I was a research scientist who re-trained as a maths teacher.
What my 1st career gave me was the confidence to pick maths as my specialist teaching subject. Teaching is something I’d considered on and off from childhood, partly because I come from a teaching family: my mother, aunt, and several great-uncles and -aunts were all teachers. When I was at school, I LOVED maths and felt like I was pretty good at it, but somehow my grades didn’t reflect what I felt was my ability. As a result, I became disillusioned, and decided I just wasn’t that good at maths, and wound up doing a psychology degree. During that degree, I performed far better in statistics than I did on most of my psych classes. I did a MSc where I developed mathematical algorithms for locating and identifying vowel phonemes in speech. Then I did a PhD where I mathematically modelled brain function in the early visual cortex. Then I lectured in statistics at MSc and PhD level. Maths, maths, maths: enough to apply to train as a maths teacher, even though my school maths qualification was not great.

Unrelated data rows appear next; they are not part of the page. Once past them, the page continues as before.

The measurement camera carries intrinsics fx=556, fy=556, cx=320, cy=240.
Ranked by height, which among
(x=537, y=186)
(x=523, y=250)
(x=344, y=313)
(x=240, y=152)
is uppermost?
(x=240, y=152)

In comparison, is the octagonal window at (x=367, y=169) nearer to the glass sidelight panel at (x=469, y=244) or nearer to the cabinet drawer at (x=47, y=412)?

It was during this re-training that I was diagnosed as dyslexic for numerals. I mix numbers up, write them down backwards, forget them and/or the operands, etc., etc. On the other hand, I can visualise mathematical concepts like calculus or path analysis in my head. Fortunately, the diagnostic report was very detailed, virtually an instruction manual on how to avoid my specific problems, so I totally aced my teacher training.
It probably also helped that my BSc, PhD and subsequent research/lecturing gave me practice in standing in front of people and delivering seminar papers and lectures, but I’m not scared of public speaking anyway. Mostly, it gave me back my love of mathematics.